Os resultados dos modelos demonstram que as características educacionais entre
os casais homossexuais não constituem sozinhas uma barreira para as associações
desses casais. As características de cor/raça e idade parecem ter uma
importância maior nas decisões dos parceiros. É claro que a educação não deixou
de ser um fator de seletividade, mas simplesmente para esse grupo as
associações dependem das outras características também. Entre os casais
heterossexuais isso não acontece, já que a escolaridade, juntamente com a cor/
raça como variáveis de interação, é o segundo melhor modelo de ajuste. Nesse
sentido, os casais heterossexuais dão uma importância muito grande ao nível de
instrução do parceiro, assim como a cor/raça.
Considerações finais
Esse artigo teve por objetivo testar a hipótese da seletividade marital entre
casais homossexuais e heterossexuais no Brasil. O estudo das similaridades e
diferenças entre esses grupos é relevante, pois se trata da tentativa de
compreender como esses arranjos familiares se comportam em relação à formação
de um casal.
Por meio das tabelas de contingência em relação ao nível de instrução, fica
claro o comportamento semelhante entre os dois tipos de casais na formação de
uniões endogâmicas. É importante apontar que, mesmo com um corte etário de 18 a
65 anos ou mais, os resultados obtidos em relação à escolaridade são próximos
aos encontrados em outros trabalhos (RIBEIRO;_SILVA,_2009; LONGO,_2011) que
restringiram o grupo etário a fim de controlar a questão da mutabilidade da
variável de escolaridade ao longo do tempo.

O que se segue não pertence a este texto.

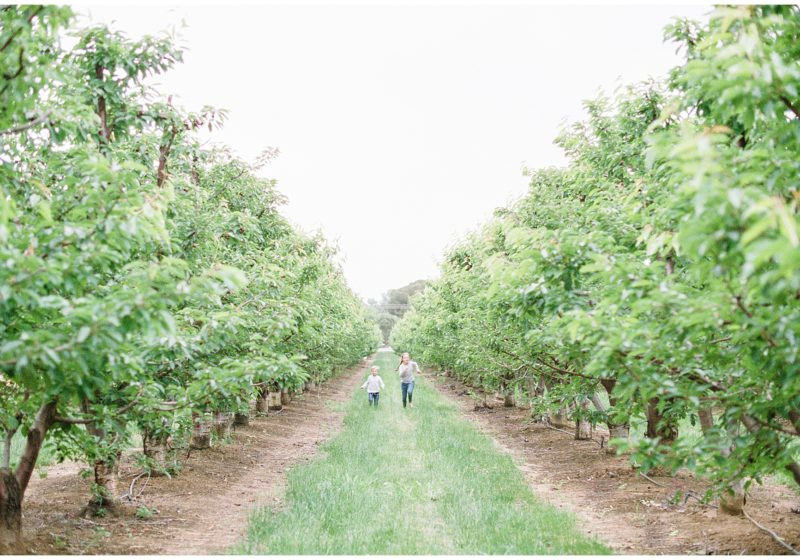 Bay Area film photography u-pick cherries orchard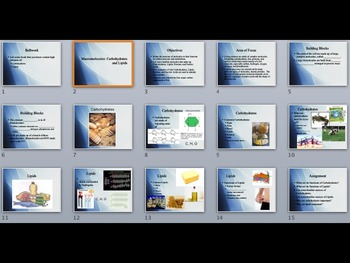 Macromolecules: Carbohydrates and Lipids PowerPoint Lecture Presentation
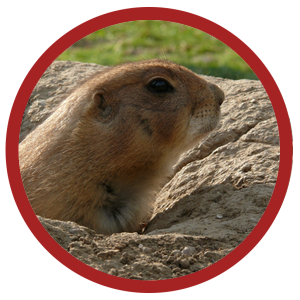 gopher pest control in your yard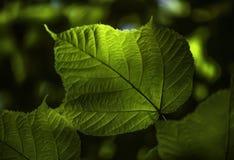 Sonnenlicht, das durch Blatt im Holz glänzt Lizenzfreie Stockfotografie
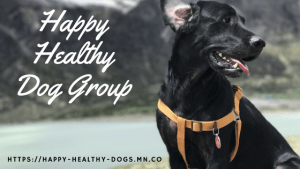 Happy Healthy Dogs Group Mighty Networks platform Love Laugh Woof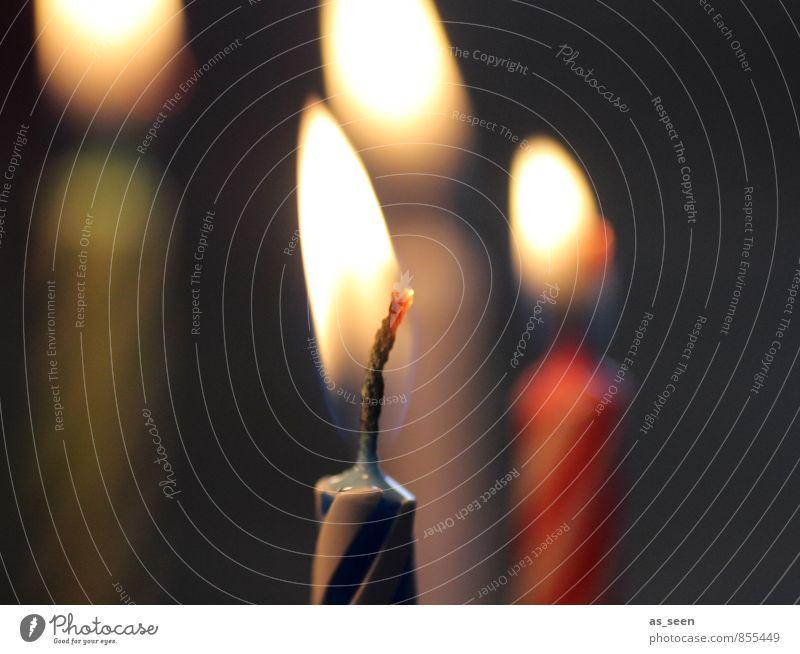 Kerzenflamme Weihnachten & Advent rot ruhig Wärme Gefühle Religion & Glaube Glück Feste & Feiern Stimmung Zusammensein Zufriedenheit Häusliches Leben leuchten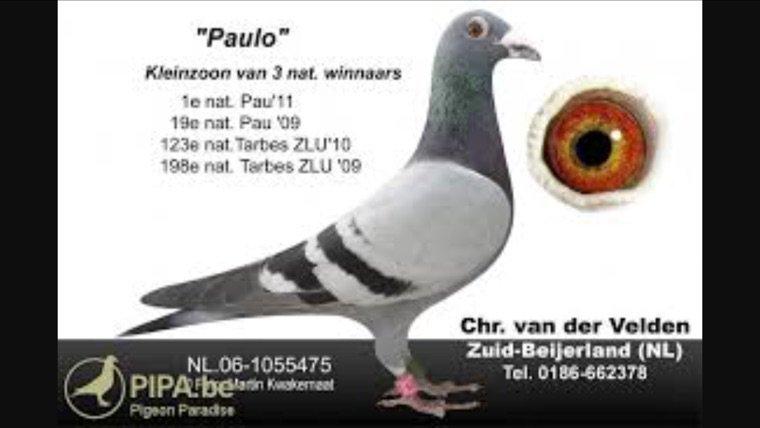 Le fils de Paulo!!!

Em relação à cor/raça prevalece a endogamia entre os dois tipos de casais, mas
novamente as barreiras de união entre eles são diferentes. Para os
heterossexuais, as barreiras educacionais são bastante rígidas em uniões entre
brancos com pretos, enquanto entre pardos e brancos essa barreira é menos
intensa, mostrando que tal resultado está de acordo com os estudos de Ribeiro_e
Silva_(2009). Entre os casais homossexuais, as barreiras de associação são mais
flexíveis em se tratando de uniões entre brancos e pretos quando comparados aos
padrões dos casais heterossexuais.
A taxa de exogamia só é maior entre casais homossexuais referentes ao grupo
etário, o que demonstra, juntamente com os resultados dos modelos log-lineares,
que a idade para os casais homossexuais é uma característica importante para a
escolha do parceiro. Já entre os casais heterossexuais a idade é uma
característica complementar, dado o valor da taxa de endogamia nesse grupo, com
menor peso de acordo com os modelos com melhor ajuste.
Dessa maneira, a partir dos resultados obtidos nesse trabalho, percebe-se que
existem dois grupos em questão que estão inseridos e influenciados pelas mesmas
forças sociais, mas que, devido a algumas diferenças nas escolhas conjugais,
fazem com que se tenham distinções na formação do casal. Esse tipo de
inferência está de acordo com a literatura sobre seletividade marital para
casais heterossexuais (BECKER,_1981; RIBEIRO;_SILVA,_2009; LONGO,_2011). No
entanto, deve ser lembrado novamente que, como não havia estudos no Brasil
sobre os comportamentos dos casais homossexuais em relação aos padrões de
seletividade, não há como se ter certeza ainda dos desdobramentos dessas
escolhas ao longo do tempo. Diante disso, é preciso investir em mais estudos e
pesquisas que captem essas relações para que se amplie o conhecimento na área
de seletividade marital, fundamental para a compreensão mais ampla da
constituição dos arranjos familiares.
1Entre os trabalhos de sociólogos, o artigo de Kalmijn e Flap (1998) faz uma
revisão dos estudos que tratam de seletividade marital na área da sociologia.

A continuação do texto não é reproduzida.